>> START Supplied passage
Internally, the xds_cluster_resolver_experimental policy will have an ordered list of discovery mechanism instances. Each instance will be able to report structured data in a form equivalent to an EDS resource (endpoints grouped into priorities and localities). In addition, each discovery instance will be able to optionally indicate that it wants to override the child policy to be used for its priorities, and it will be able to indicate whether it supports re-resolution (which will be used to set a new attribute in the priority policy config). Each discovery instance will also separately track the priority names it generates and the corresponding localities, to preserve them across updates.

There will be two discovery mechanism implementations:

EDS. This will get data via an EDS watch on the XdsClient. It will not override the child policy for its priorities, and it will not support re-resolution.
Logical DNS. This will use a DNS resolver to obtain the endpoint information by resolving the DNS name encoded in the LOGICAL_DNS CDS resource. The DNS resolver will not fetch a service config; only the address information will be used. All endpoints will be reported in a single priority and a single locality, whose fields are empty. It will override the child policy for its priority to be pick_first, and it will support re-resolution.

The xds_cluster_resolver_experimental policy will be gracefully switched whenever its config changes, so it will not need to process config updates.

If any discovery mechanism instance experiences an error retrieving data, and it has not previously reported any results, it should report a result that is a single priority with no endpoints. An EDS discovery mechanism should do the same if its watcher reports that the resource does not exist (whether or not it has previously reported a result).
>> END Supplied passage
>> START Record list
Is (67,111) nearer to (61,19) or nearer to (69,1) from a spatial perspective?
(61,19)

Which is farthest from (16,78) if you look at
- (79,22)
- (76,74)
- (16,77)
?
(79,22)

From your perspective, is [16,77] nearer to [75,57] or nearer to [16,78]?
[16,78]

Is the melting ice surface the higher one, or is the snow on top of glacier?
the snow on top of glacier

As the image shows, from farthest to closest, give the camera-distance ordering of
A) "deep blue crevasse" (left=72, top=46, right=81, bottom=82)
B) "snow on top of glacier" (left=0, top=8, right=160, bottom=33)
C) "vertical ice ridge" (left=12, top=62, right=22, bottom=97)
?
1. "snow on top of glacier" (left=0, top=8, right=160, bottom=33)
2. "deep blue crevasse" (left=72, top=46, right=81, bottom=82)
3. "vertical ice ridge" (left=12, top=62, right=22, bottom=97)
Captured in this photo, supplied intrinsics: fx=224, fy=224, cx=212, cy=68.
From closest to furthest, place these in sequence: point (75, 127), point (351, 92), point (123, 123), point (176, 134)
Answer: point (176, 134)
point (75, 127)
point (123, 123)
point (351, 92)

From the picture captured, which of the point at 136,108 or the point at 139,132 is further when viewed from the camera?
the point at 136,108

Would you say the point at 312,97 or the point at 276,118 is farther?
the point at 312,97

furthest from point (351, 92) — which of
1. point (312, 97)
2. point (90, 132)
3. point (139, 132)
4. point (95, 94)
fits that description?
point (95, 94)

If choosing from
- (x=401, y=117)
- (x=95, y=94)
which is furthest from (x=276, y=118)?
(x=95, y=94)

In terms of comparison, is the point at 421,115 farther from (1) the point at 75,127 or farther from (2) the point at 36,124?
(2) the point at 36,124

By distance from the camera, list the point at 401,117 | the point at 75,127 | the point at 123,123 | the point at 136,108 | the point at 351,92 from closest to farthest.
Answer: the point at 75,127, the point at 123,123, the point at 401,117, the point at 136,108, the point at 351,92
>> END Record list
▶ What you have to do
Could you repeat the passage on discovery mechanisms word for word, from "EDS. This will" to "will support re-resolution."? These entries were drawn from a separate source.

▶ Solved problem
EDS. This will get data via an EDS watch on the XdsClient. It will not override the child policy for its priorities, and it will not support re-resolution.
Logical DNS. This will use a DNS resolver to obtain the endpoint information by resolving the DNS name encoded in the LOGICAL_DNS CDS resource. The DNS resolver will not fetch a service config; only the address information will be used. All endpoints will be reported in a single priority and a single locality, whose fields are empty. It will override the child policy for its priority to be pick_first, and it will support re-resolution.